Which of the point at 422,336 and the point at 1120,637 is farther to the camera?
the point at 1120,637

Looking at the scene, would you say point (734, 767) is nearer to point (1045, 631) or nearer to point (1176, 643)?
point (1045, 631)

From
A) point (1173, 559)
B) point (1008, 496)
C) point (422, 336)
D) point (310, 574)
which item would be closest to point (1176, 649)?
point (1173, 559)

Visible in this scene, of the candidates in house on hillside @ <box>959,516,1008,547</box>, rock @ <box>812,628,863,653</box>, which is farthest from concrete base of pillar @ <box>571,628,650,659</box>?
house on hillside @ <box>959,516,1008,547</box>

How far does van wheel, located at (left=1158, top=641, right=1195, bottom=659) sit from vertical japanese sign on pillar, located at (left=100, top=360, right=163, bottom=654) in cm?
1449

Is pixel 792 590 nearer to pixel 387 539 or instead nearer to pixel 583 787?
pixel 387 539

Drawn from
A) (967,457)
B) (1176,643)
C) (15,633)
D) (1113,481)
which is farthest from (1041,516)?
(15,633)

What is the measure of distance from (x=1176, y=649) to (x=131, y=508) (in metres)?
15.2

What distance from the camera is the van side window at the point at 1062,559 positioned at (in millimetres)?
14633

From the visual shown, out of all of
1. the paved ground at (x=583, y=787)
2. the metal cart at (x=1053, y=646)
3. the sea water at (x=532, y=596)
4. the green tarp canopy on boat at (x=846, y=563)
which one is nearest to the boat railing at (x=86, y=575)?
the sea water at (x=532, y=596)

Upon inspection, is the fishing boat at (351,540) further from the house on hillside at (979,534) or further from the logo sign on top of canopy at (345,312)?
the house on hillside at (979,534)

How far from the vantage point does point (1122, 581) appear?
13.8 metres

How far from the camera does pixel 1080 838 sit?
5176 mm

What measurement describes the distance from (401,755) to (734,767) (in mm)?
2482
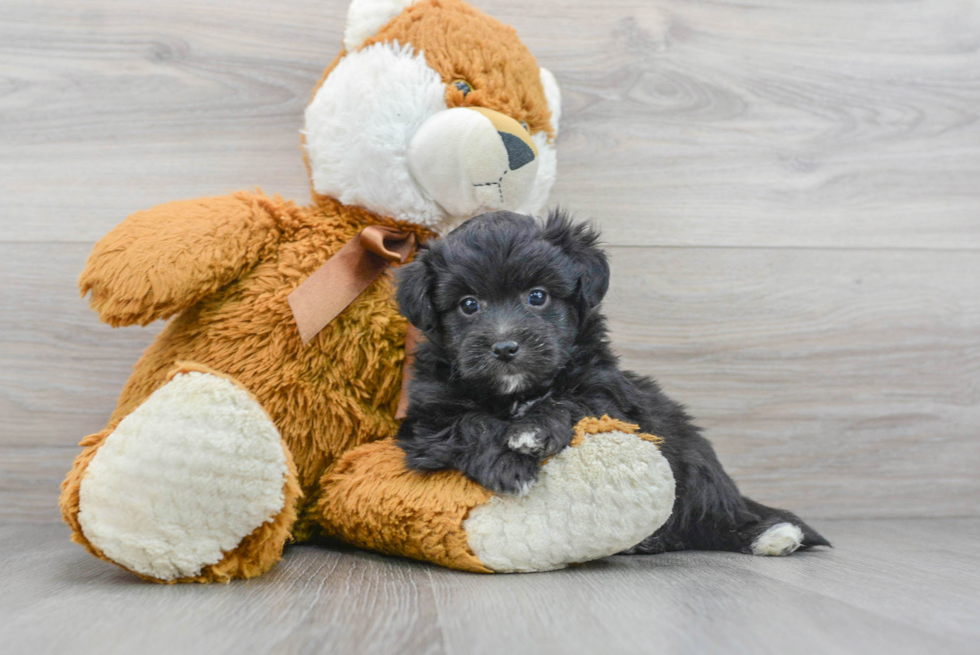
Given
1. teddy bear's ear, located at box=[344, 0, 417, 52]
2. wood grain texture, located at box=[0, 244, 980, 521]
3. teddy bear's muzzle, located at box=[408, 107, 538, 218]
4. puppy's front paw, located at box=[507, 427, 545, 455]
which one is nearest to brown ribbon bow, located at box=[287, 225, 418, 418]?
teddy bear's muzzle, located at box=[408, 107, 538, 218]

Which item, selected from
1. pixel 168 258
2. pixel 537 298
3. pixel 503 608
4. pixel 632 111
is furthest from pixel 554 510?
pixel 632 111

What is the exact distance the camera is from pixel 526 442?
2.99 ft

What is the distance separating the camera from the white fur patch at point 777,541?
42.8 inches

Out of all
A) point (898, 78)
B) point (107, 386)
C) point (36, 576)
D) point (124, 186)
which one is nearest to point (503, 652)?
point (36, 576)

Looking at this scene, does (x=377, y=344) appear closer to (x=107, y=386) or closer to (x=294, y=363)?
(x=294, y=363)

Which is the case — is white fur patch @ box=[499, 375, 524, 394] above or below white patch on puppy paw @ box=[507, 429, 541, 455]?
above

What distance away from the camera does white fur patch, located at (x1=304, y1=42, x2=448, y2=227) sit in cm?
108

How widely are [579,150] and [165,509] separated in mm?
1013

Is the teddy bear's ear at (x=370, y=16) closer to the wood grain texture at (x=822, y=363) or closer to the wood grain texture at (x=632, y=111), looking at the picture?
the wood grain texture at (x=632, y=111)

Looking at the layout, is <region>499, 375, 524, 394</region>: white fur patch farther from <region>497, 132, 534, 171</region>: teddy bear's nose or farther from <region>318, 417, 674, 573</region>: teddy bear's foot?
<region>497, 132, 534, 171</region>: teddy bear's nose

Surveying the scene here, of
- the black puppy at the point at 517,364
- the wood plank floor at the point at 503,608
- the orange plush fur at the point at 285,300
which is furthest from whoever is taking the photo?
the orange plush fur at the point at 285,300

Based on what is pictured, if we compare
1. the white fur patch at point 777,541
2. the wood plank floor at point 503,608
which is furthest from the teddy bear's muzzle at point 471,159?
the white fur patch at point 777,541

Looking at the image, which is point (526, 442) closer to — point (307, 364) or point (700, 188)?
point (307, 364)

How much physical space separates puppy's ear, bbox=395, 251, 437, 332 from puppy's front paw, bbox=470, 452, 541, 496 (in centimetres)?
21
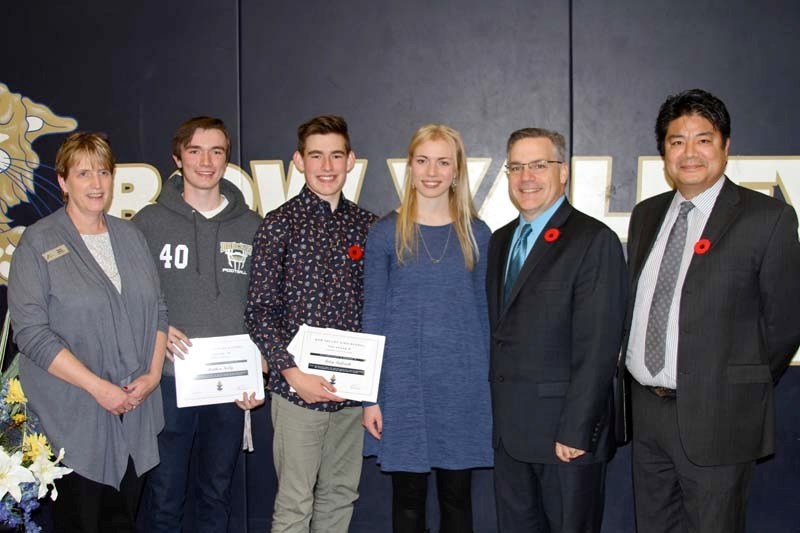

★ ★ ★ ★

▶ TASK PROMPT:
Return everything from the line containing "What measurement describes" down to the line containing "42.8 inches", both lines included, as it stands, but leave the pictures out.

▶ WRITTEN ANSWER:
What measurement describes the distance from (401,755) to (734,767) (in mm)?
2482
Given
1. teddy bear's ear, located at box=[344, 0, 417, 52]
2. wood grain texture, located at box=[0, 244, 980, 521]
3. teddy bear's muzzle, located at box=[408, 107, 538, 218]
4. puppy's front paw, located at box=[507, 427, 545, 455]
which one is nearest to brown ribbon bow, located at box=[287, 225, 418, 418]?
teddy bear's muzzle, located at box=[408, 107, 538, 218]

Which item, selected from
1. pixel 168 258
2. pixel 537 298
3. pixel 503 608
4. pixel 632 111
is furthest from pixel 554 510?
pixel 632 111

What is the exact distance the camera is from pixel 526 442?
2.99 ft

What is the distance separating the camera from the white fur patch at point 777,541?
42.8 inches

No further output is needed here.